The egg cases were all about the same size as this one — 1.3 cm or so long (0.5 in). The original egg case was a lime green — some of that is still visible. I’m assuming it was plant material to feed the newly hatched larvae.

The comma-shaped figures are the newly hatched black-headed larvae. Some of the cells are empty — perhaps they survived?

Mother Nature’s Natural History Show is a wonder. Glad I caught this episode.

Large aspen tortrix   Choristoneura conflictana

Here’s Lookin’ At You, Kid

I don’t get to see the underside of life very often. Bugs and butterflies don’t take kindly to being upended.

Finding this large aspen tortrix moth on my window was a perfect opportunity to check out the undercarriage. Quite different from the bland topside view — this is right out of a sci/fi movie.

This spring its larvae devastated huge swaths of aspen poplar, eating all the leaves until limbs and twigs were bare. Their silk festooned the woods, draping over everything below, right down to the forest floor.

The trees are slowly recovering and the moths are disappearing. Cycles within cycles.

Large aspen tortrix   Choristoneura conflictana

The Silk Makers

I wrote recently about The Silk Road. This is the rest of the story.

How many mouths does it take to eat a tree?  Not the wood. Just the leaves. All of them.

That’s what has happened in our corner of the world.
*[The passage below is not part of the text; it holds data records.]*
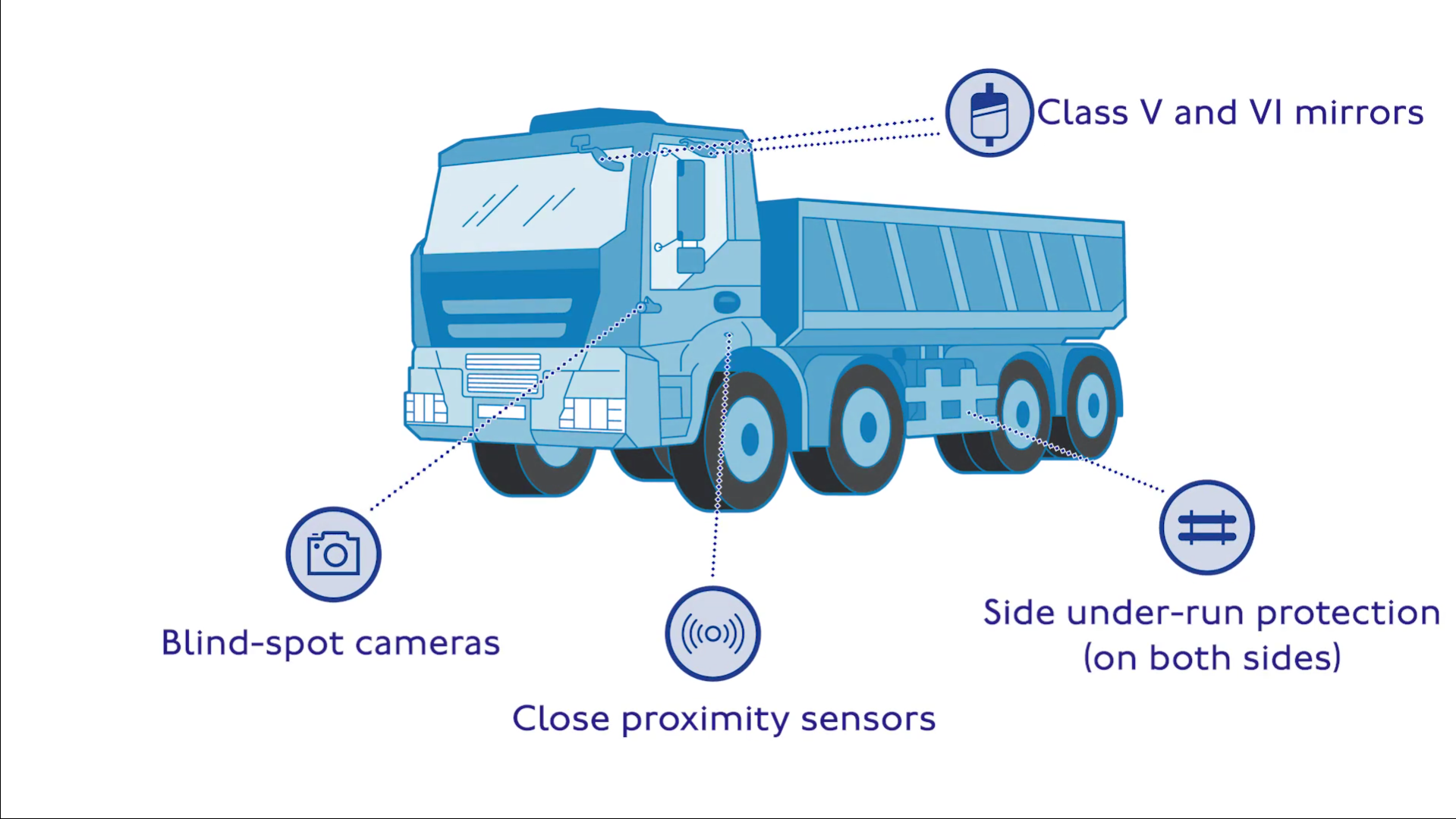 Infographic showing safety features of modern trucks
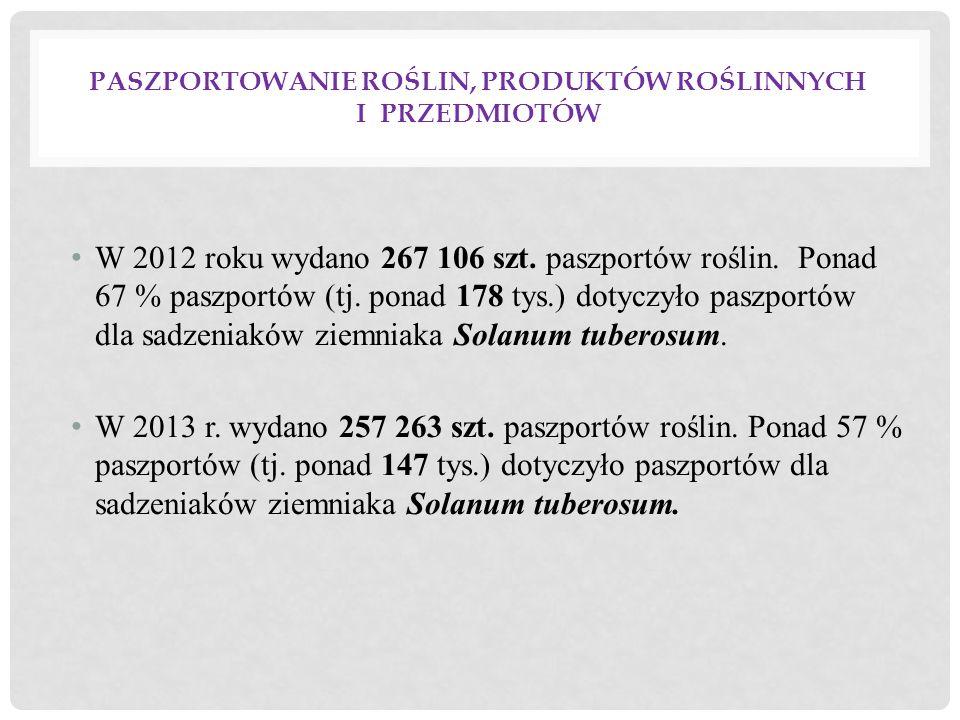 Miejsce przeprowadzonych kontroli Liczba podmiotów skontrolowanych Liczba przeprowadzonych kontroli Liczba stwierdzonych nieprawidłowości Liczba nałożonych sankcji karnych nieprawidłowe lub brak oznakowania/paszportów Mandat 20122013201220132012201320122013 Producent301277301277---- Giełda, targowisko36932714514781074 Miejsca sprzedaży ziemniaków do ostatecznego odbiorcy, bez dalszej dystrybucji 47443347443471723 Centra dystrybucji108103108123-1-- Zakłady przetwórcze ziemniaka 66166-0-- Kontrole na drodze-1-25-1-- Razem1258114710441012152997 KONTROLE W ZAKRESIE PRAWIDŁOWOŚCI PRZEMIESZCZANIA ZIEMNIAKÓW, PRZEPROWADZONE W 2012 I 2013 R.
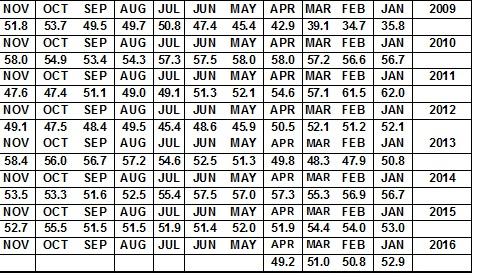 מדד מנהלי הרכש מאי 18.5
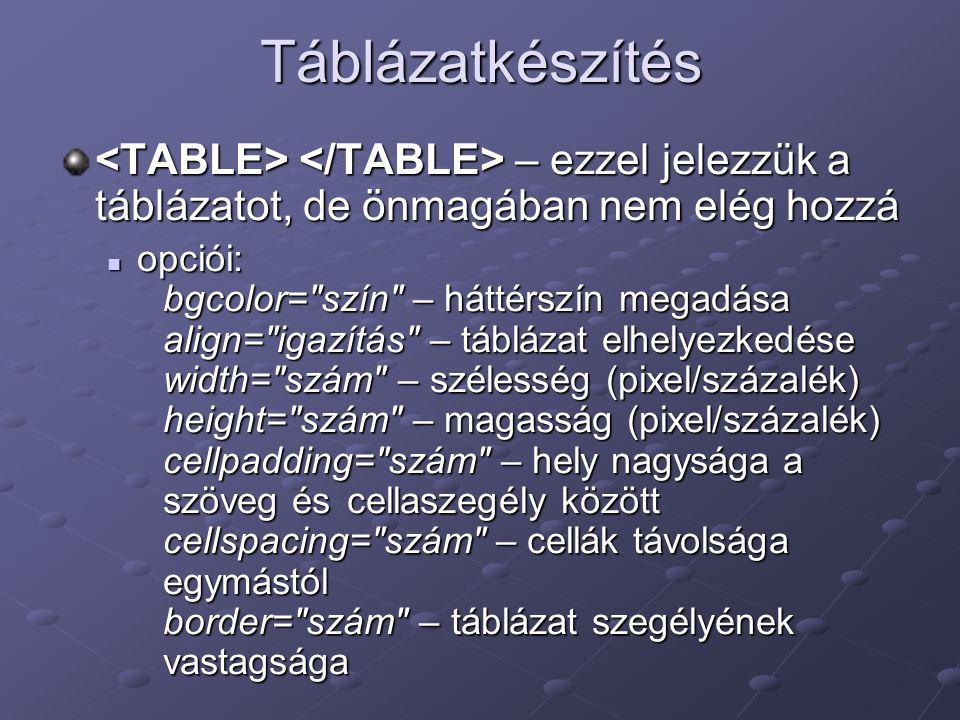 Táblázatkészítés <TABLE> </TABLE> – ezzel jelezzük a táblázatot, de önmagában nem elég hozzá.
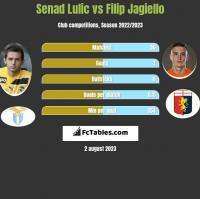 Senad Lulic vs Filip Jagiello h2h player stats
Most of the aspen poplar have been completely defoliated by armies of small black caterpillars.

The caterpillars, or larvae, are the second stage in the life cycle of the Large Aspen Tortrix.  The name Tortrix comes from a Latin word meaning to twist. When you see the leaves they’ve been feeding on, you can see why that name was chosen.

These photos and captions tell more of this tale …
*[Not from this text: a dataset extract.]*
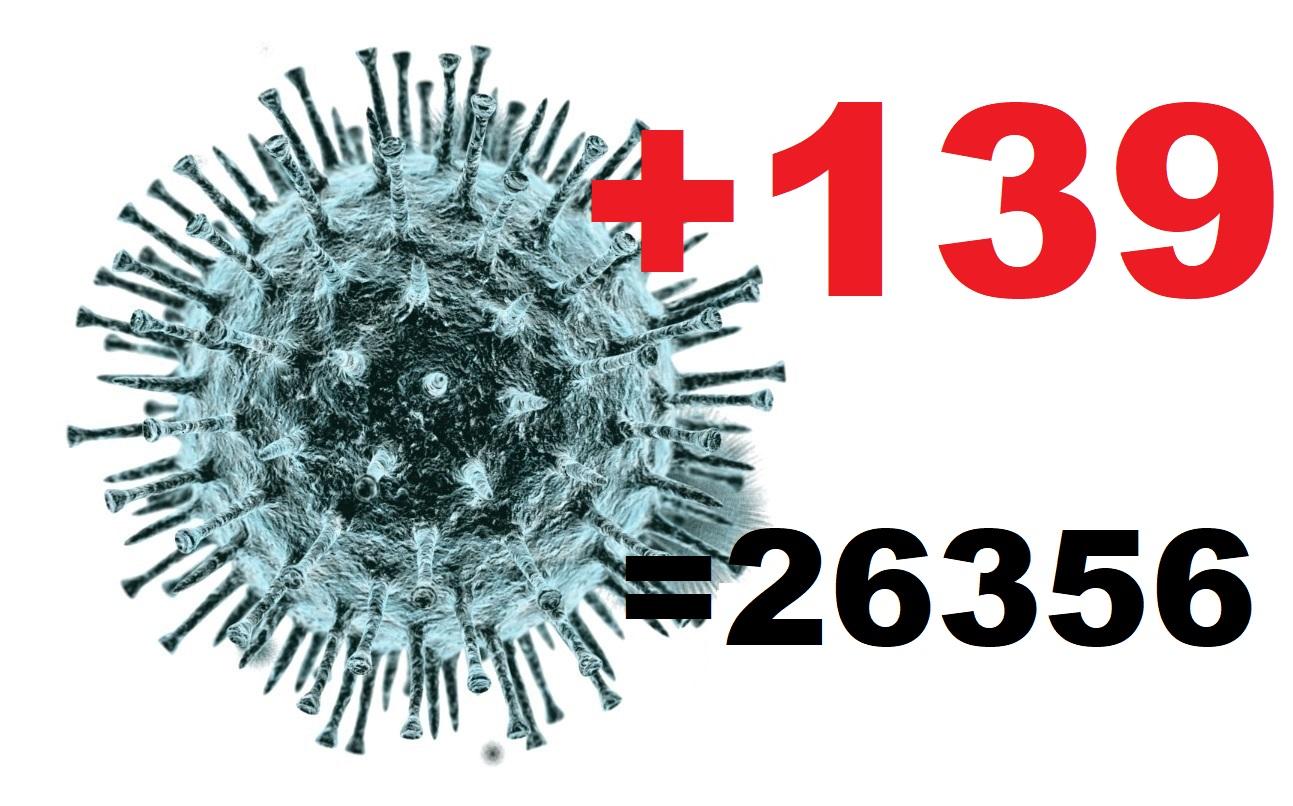 За сутки в Костромской области коронавирус диагностирован у 139 жителей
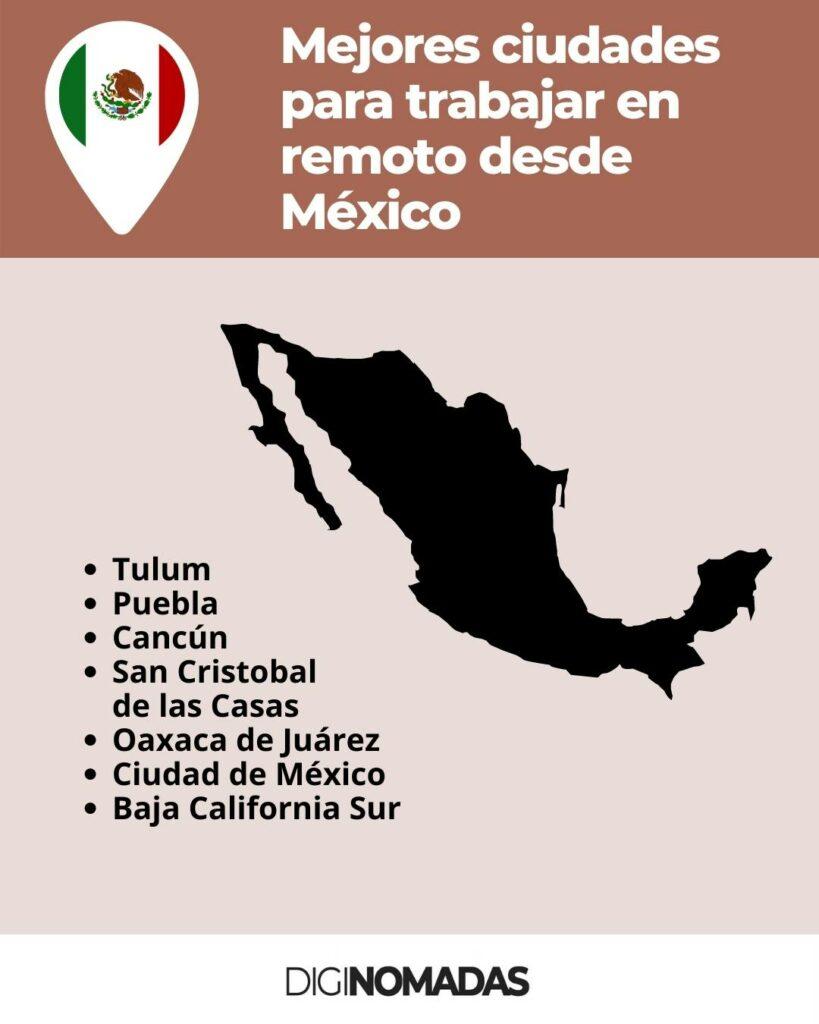 Mejores ciudades para trabajar en remoto desde  México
Some pupae have already split open, releasing the adult moths. I imagine we’re in for quite a show when the big hatch happens.

We’ve had defoliations in the past, but I don’t recall anything like this — it stretches for kilometres in all directions.

Although this feeding frenzy sounds disastrous for the aspens, it’s not as gloomy as one might expect. The trees are already sprouting new leaves and before long will look more like they should at this time of year.

Conditions this year are different. Winter was mild. Spring came early. It turned hot. Rainfall has been little and sporadic. Are we seeing the effect of climate change? Or merely a brief climatic blip?

It’s an ongoing evolutionary dance as we each strive to adapt to our world.